What does a light bulb teach us about Test Driven Development?
January 25, 2008
Electrical Engineering is a hobby of mine. Electronic components fascinate me, and I usually have a little EE side project going on just to satisfy my solder-lust.
Lately, I've been watching some of the MIT open courseware and one particular class has been getting most of my attention, EE 6.002: Circuits and Electronics.
One of the topics covered in this class is a EE principle known as the Lumped Circuit Abstraction. What the LCA does is assume that the current into a component, less the current out, is equal to zero. This makes modern electronics possible, because without it, you're left only with Maxwell's Equations to describe the flow of electricity. Trying to compute the flux over something as simple as a light bulb would be extraordinarily complex, even for the most accomplished engineer. The LCA simplifies Maxwell's equations down to a small set of laws, that anyone with a high school math education can apply.

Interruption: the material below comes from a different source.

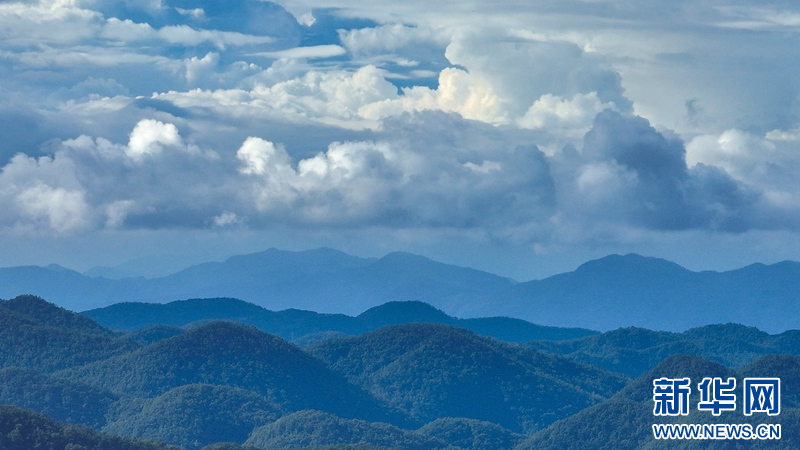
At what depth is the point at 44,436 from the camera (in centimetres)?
12012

Of course, the LCA does have a drawback. It assumes certain things that may or may not be true for a given object. In order to gain this simplicity, electrical engineers have to restrict their work to discreet components that fit neatly within the constraints of the LCA. Resistors, capacitors, transistors, diodes...all these components can be treated as a black box, and used to build systems that do interesting things.

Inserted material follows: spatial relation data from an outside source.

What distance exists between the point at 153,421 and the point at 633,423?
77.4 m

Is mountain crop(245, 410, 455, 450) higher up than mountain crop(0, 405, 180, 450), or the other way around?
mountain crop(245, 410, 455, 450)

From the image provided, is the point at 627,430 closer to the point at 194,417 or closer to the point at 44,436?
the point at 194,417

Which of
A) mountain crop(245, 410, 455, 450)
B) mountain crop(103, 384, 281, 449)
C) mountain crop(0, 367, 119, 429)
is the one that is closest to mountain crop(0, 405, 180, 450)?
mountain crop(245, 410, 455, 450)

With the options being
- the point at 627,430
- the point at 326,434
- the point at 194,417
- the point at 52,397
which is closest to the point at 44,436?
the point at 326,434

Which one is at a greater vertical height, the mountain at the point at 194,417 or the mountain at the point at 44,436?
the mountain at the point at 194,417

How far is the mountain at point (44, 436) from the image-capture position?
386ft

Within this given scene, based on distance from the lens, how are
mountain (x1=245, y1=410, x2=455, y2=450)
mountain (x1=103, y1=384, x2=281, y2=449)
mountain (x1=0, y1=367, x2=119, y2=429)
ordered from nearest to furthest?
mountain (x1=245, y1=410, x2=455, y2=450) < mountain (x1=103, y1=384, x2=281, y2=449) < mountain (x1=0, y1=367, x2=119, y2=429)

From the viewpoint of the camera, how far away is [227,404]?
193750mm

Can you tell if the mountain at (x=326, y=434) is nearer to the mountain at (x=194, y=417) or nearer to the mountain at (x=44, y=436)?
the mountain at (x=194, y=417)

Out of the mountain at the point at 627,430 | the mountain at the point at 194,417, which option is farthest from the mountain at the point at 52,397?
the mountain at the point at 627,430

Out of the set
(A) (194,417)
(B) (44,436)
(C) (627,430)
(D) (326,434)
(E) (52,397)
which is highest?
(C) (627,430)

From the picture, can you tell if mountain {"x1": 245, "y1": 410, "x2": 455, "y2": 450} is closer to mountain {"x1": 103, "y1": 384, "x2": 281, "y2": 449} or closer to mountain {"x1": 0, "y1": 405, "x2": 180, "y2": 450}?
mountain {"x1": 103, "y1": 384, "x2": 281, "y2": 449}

Could EE's use components that don't fit in the LCA? Sure. And I would bet that in some very rare cases, they do. But these engineers have recognized that keeping system designs simple almost universally outweighs the benefits of making them more efficient, compact, cheaper to build, or whatever else a non-discreet component would buy them...because the cost of trying to design a system using only Maxwell's equations is enormous.
So what does this have to do with Test Driven Development? Often, you'll hear the objection that TDD is too hard because not all software is easy to automatically test. That's true. But at the same time, we have to make sure our software works before we ship it out the door. While an untestable component may be cheap to write, the net cost of creating and maintaining it is much higher.
So what do we do? The LCA makes it pretty clear. Don't build components that cannot be automatically tested. At first, this can seem pretty restrictive. However, experienced Test Driven developers will tell you that sticking to this rule actually helps improve their designs, because they're more naturally decoupled and cohesive.
So I think if you're objecting to Test Driven Development because you can't find a way to test the software you're writing, you've got it all backwards. I would propose that you're building the wrong components to solve the problem, and that you should consider using something that's testable. At a minimum, you'll eliminate the test/fix/test cycle that's likely occurring at the end of all your release cycles. You may actually wind up with a better design.